Artist

Renee Rosnes

Genre: Jazz ,Hard Bop ,Post-Bop ,Straight-Ahead Jazz ,Modern Creative ,Jazz Instrument ,Piano Jazz
Origin: U.S.A
Active: 1985 - Present
Listen on Coda
Renowned pianist and composer from Canada, Renee Rosnes exhibits technical mastery as a jazz improviser whose style captures the essence of post-bop refinement. Her approach draws from pianists such as Oscar Peterson, McCoy Tyner, and Horace Silver. Broader notice followed her 1980s relocation to New York City, where she worked with Joe Henderson, Wayne Shorter, and J.J. Johnson while serving in the Carnegie Hall Jazz Band. That period launched a rewarding solo trajectory marked by multiple Juno Award-winning Blue Note releases, among them For the Moment in 1990 and Life on Earth in 2002. Beyond her own projects she maintains a regular role in bassist Ron Carter’s quartet, co-founded the San Francisco Jazz Collective, and acts as musical director for the all-star ARTEMIS ensemble, whose first album appeared in 2020. She issued her third Smoke Sessions recording, Kinds of Love, in 2021.

Born in Regina, Saskatchewan, in 1962, Rosnes began classical piano lessons at age three. A high school music instructor introduced her to jazz during adolescence by placing her in the jazz band. She studied classical performance at the University of Toronto for two years before returning to Vancouver to perform jazz professionally full-time, recognizing where her commitment lay. Vancouver’s early-1980s jazz club circuit offered a thriving setting that allowed her to sit in with and absorb lessons from visiting and local masters including Sarah Vaughan, Oscar Peterson, Ella Fitzgerald, and Toshiko Akiyoshi. At after-hours spots she also played alongside Freddie Hubbard, Wynton and Branford Marsalis, and Woody Shaw.

A 1986 Canada Council for the Arts grant supported her move to New York City, where earlier friendships eased the adjustment. Within a few years the right calls arrived; her first significant opportunity came when tenor saxophonist Joe Henderson invited her into his quartet. Later in the decade she joined the small groups of saxophonist Wayne Shorter and trombonist J.J. Johnson while demonstrating her command in the Carnegie Hall Jazz Band directed by trumpeter Jon Faddis.

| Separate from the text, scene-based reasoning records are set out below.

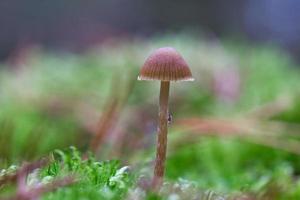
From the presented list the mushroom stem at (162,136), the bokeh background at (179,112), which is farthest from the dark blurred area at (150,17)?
the mushroom stem at (162,136)

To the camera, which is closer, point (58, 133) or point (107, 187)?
point (107, 187)

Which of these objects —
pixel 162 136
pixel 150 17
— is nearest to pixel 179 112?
pixel 162 136

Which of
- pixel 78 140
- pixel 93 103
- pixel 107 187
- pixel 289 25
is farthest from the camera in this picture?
pixel 289 25

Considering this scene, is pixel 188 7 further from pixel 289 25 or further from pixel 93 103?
pixel 93 103

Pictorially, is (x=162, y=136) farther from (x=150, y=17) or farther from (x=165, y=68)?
(x=150, y=17)

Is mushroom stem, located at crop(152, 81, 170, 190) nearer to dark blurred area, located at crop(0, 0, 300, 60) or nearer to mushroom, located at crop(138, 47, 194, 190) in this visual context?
mushroom, located at crop(138, 47, 194, 190)

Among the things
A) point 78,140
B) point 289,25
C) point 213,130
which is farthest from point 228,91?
point 289,25

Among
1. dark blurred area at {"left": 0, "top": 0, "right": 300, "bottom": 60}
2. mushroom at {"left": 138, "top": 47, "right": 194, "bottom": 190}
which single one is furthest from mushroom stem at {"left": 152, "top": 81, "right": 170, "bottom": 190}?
dark blurred area at {"left": 0, "top": 0, "right": 300, "bottom": 60}
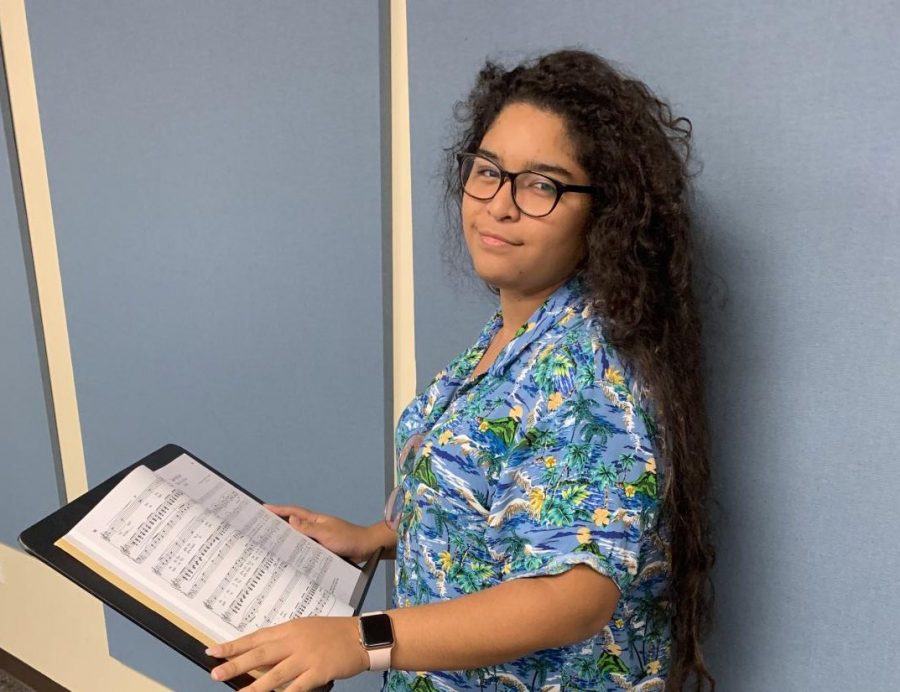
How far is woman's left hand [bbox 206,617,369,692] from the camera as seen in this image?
0.77 m

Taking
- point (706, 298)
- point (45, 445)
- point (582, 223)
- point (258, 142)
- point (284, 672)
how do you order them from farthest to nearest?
point (45, 445)
point (258, 142)
point (706, 298)
point (582, 223)
point (284, 672)

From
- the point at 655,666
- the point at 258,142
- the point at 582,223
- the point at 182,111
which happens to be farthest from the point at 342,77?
the point at 655,666

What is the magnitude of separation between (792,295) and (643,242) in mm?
222

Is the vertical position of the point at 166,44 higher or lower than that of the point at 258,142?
higher

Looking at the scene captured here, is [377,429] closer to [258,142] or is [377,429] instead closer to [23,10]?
[258,142]

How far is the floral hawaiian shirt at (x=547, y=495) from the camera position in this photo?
0.77 meters

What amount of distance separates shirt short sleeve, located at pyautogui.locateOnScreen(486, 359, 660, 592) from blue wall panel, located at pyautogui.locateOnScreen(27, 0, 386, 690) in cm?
61

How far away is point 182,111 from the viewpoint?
1516mm

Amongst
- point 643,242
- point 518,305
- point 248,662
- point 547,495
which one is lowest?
point 248,662

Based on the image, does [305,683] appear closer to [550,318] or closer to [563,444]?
[563,444]

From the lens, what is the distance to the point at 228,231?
1.53 m

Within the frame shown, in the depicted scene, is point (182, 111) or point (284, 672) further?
point (182, 111)

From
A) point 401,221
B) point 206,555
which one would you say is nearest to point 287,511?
point 206,555

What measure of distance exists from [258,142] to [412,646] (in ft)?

She has additionally performed with the Gerald Wilson Orchestra, the Danish Radio Big Band, and the Dizzy Gillespie All-Star Tribute Band.

Her enduring Blue Note association began in 1990, producing nine widely praised albums that collected four Juno Awards and several Canadian National Jazz Awards. The Blue Note catalog comprises her self-titled 1990 debut, For the Moment (1990), Without Words (1992), Ancestors (1996), As We Are Now (1997), Art & Soul (1999), With a Little Help from My Friends (2001), Life on Earth (2002), and Renee Rosnes with the Danish Radio Big Band (2003). Life on Earth ranks among her strongest 1990s achievements, merging Indigenous traditions from India, Senegal, Indonesia, and Brazil with her jazz piano language.

Her ensembles have included drummers Billy Drummond, her former husband, Lewis Nash, and Bill Stewart; saxophonists Walt Weiskopf and Rich Perry; vibraphonist Steve Nelson; and bassist Peter Washington. She has maintained frequent collaborations with vibraphonist Bobby Hutcherson and remains an original member of the SF Jazz Collective octet. Later recordings include the 2005 trio date A Time for Love with drummer Nash and bassist Washington on the Japanese Video Arts label; the same pair supported her on the 2008 Joe Henderson tribute Black Narcissus for Pony Canyon. Double Portrait, a piano-duo album with her husband Bill Charlap, appeared on Blue Note in 2010, while Manhattan Rain, also issued that year on Pony Canyon, presented settings ranging from trio to quintet.

In subsequent years she contributed to sessions by Michael Dease, Renée Fleming, Jimmy Greene, and Tony Bennett. Written in the Rocks, her first album devoted entirely to original compositions inspired by the coastal landscape of her native British Columbia, arrived in 2016 and earned the Juno Award for Jazz Album of the Year: Solo. Beloved of the Sky, a live recording made at New York’s Smoke Club, followed in 2018 with her quintet featuring saxophonist Chris Potter, vibraphonist Steve Nelson, bassist Peter Washington, and drummer Lenny White. ARTEMIS, the 2020 debut from the jazz supergroup of the same name, placed Rosnes at the helm alongside clarinetist Anat Cohen, tenor saxophonist Melissa Aldana, trumpeter Ingrid Jensen, bassist Noriko Ueda, drummer Allison Miller, and vocalist Cécile McLorin Salvant. The next year she returned to small-group work with the Smoke Sessions album Kinds of Love, which featured saxophonist Chris Potter, bassist Christian McBride, drummer Carl Allen, and percussionist Rogério Boccato.